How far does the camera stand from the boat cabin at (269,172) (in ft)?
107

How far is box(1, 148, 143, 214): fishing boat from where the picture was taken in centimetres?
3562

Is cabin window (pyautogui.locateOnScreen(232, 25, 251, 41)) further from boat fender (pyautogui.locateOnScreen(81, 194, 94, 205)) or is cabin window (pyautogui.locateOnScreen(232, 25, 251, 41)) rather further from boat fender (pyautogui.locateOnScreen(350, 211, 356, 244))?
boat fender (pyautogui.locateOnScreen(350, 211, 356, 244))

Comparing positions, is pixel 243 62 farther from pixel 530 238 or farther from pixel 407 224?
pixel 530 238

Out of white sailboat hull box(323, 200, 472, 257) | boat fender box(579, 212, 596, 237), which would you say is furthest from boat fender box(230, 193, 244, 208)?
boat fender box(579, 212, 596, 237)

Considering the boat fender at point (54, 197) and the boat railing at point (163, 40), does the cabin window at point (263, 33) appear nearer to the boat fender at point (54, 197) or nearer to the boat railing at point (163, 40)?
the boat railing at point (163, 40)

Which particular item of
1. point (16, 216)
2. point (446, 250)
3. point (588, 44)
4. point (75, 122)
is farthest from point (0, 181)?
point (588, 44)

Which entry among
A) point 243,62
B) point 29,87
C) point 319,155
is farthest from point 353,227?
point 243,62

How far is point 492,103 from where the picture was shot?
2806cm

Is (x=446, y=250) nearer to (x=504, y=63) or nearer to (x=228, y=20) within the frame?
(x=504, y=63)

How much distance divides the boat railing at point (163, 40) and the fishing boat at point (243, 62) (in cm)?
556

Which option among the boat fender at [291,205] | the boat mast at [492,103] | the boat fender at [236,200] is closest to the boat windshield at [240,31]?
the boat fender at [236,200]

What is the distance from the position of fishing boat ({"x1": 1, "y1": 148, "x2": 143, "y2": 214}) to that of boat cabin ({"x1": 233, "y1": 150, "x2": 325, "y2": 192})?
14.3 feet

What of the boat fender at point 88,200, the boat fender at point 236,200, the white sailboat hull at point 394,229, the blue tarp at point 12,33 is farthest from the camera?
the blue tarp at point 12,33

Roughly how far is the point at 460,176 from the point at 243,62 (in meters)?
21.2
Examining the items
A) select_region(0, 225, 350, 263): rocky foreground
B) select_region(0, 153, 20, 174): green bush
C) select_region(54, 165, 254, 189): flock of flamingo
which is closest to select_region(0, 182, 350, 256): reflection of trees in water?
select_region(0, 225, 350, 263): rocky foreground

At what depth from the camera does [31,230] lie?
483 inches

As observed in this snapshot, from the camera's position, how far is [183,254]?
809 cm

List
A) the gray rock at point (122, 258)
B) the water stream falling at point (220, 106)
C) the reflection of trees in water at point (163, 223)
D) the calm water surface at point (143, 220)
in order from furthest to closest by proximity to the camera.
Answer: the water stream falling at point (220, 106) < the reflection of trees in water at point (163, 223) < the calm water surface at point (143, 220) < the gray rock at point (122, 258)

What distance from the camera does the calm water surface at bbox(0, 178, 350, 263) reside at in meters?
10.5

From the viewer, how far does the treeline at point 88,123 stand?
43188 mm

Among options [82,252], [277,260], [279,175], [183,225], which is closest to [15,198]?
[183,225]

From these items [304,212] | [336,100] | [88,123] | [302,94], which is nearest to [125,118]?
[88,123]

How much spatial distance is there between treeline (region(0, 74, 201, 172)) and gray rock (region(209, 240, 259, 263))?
....
Write out every entry verbatim.

How far does the camera stand from the boat cabin at (269,172) (in ft)?
107

How far is box(1, 148, 143, 214): fishing boat from where the picture was taken in centimetres?
3562

Is cabin window (pyautogui.locateOnScreen(232, 25, 251, 41)) further from boat fender (pyautogui.locateOnScreen(81, 194, 94, 205)) or is cabin window (pyautogui.locateOnScreen(232, 25, 251, 41)) rather further from boat fender (pyautogui.locateOnScreen(350, 211, 356, 244))?
boat fender (pyautogui.locateOnScreen(350, 211, 356, 244))

Comparing positions, is pixel 243 62 farther from pixel 530 238 or farther from pixel 407 224?
pixel 530 238

Out of white sailboat hull box(323, 200, 472, 257) | boat fender box(579, 212, 596, 237), which would you say is furthest from boat fender box(230, 193, 244, 208)?
boat fender box(579, 212, 596, 237)

Considering the boat fender at point (54, 197) and the boat railing at point (163, 40), does the cabin window at point (263, 33) appear nearer to the boat fender at point (54, 197) or nearer to the boat railing at point (163, 40)?
the boat railing at point (163, 40)

Which particular item of
1. point (16, 216)
2. point (446, 250)
3. point (588, 44)
4. point (75, 122)
is farthest from point (0, 181)?
point (588, 44)

Which entry among
A) point 243,62
B) point 29,87
C) point 319,155
is farthest from point 353,227?
point 243,62

How far is point 492,103 from where the picture was shot?
2806cm

Is (x=446, y=250) nearer to (x=504, y=63) or nearer to (x=228, y=20) within the frame?
(x=504, y=63)

How much distance divides the boat railing at point (163, 40) and the fishing boat at point (243, 62) (in cm)?
556

Which option among the boat fender at [291,205] | the boat mast at [492,103] | the boat fender at [236,200] is closest to the boat windshield at [240,31]?
the boat fender at [236,200]

What is the distance from the position of fishing boat ({"x1": 1, "y1": 148, "x2": 143, "y2": 214}) to that of boat cabin ({"x1": 233, "y1": 150, "x2": 325, "y2": 192})?
14.3 feet

What of the boat fender at point 88,200, the boat fender at point 236,200, the white sailboat hull at point 394,229, the blue tarp at point 12,33 is farthest from the camera?
the blue tarp at point 12,33

Roughly how far is the point at 460,176 from the point at 243,62 (in meters)?
21.2
Examining the items
A) select_region(0, 225, 350, 263): rocky foreground
B) select_region(0, 153, 20, 174): green bush
C) select_region(54, 165, 254, 189): flock of flamingo
which is closest to select_region(0, 182, 350, 256): reflection of trees in water?
select_region(0, 225, 350, 263): rocky foreground

At what depth from the camera does [31,230] lie?
483 inches

As observed in this snapshot, from the camera's position, how far is [183,254]?
809 cm

List
A) the gray rock at point (122, 258)
B) the water stream falling at point (220, 106)
C) the reflection of trees in water at point (163, 223)
D) the calm water surface at point (143, 220)
in order from furthest to closest by proximity to the camera.
Answer: the water stream falling at point (220, 106) < the reflection of trees in water at point (163, 223) < the calm water surface at point (143, 220) < the gray rock at point (122, 258)

What distance from the camera does the calm water surface at bbox(0, 178, 350, 263) reside at in meters?
10.5

From the viewer, how far does the treeline at point 88,123 stand?
43188 mm

Among options [82,252], [277,260], [279,175], [183,225], which is closest to [15,198]?
[183,225]

From these items [304,212] | [336,100] | [88,123] | [302,94], which is nearest to [125,118]?
[88,123]

How much spatial distance is there between treeline (region(0, 74, 201, 172)) and gray rock (region(209, 240, 259, 263))?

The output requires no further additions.